* **Given problem**
Rewrite the lines of the listing from the line containing "When comparing the" through the end of the listing, swapping "grass on shore" for "sand on shore" and leaving everything else the same.

Records taken from a collection:
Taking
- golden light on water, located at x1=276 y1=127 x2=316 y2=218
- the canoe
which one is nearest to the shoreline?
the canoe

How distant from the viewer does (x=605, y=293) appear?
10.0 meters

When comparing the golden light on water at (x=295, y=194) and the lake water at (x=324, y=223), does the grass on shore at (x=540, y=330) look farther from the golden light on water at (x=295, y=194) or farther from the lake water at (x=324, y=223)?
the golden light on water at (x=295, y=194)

* **Task response**
When comparing the golden light on water at (x=295, y=194) and the lake water at (x=324, y=223), does the sand on shore at (x=540, y=330) look farther from the golden light on water at (x=295, y=194) or farther from the lake water at (x=324, y=223)?
the golden light on water at (x=295, y=194)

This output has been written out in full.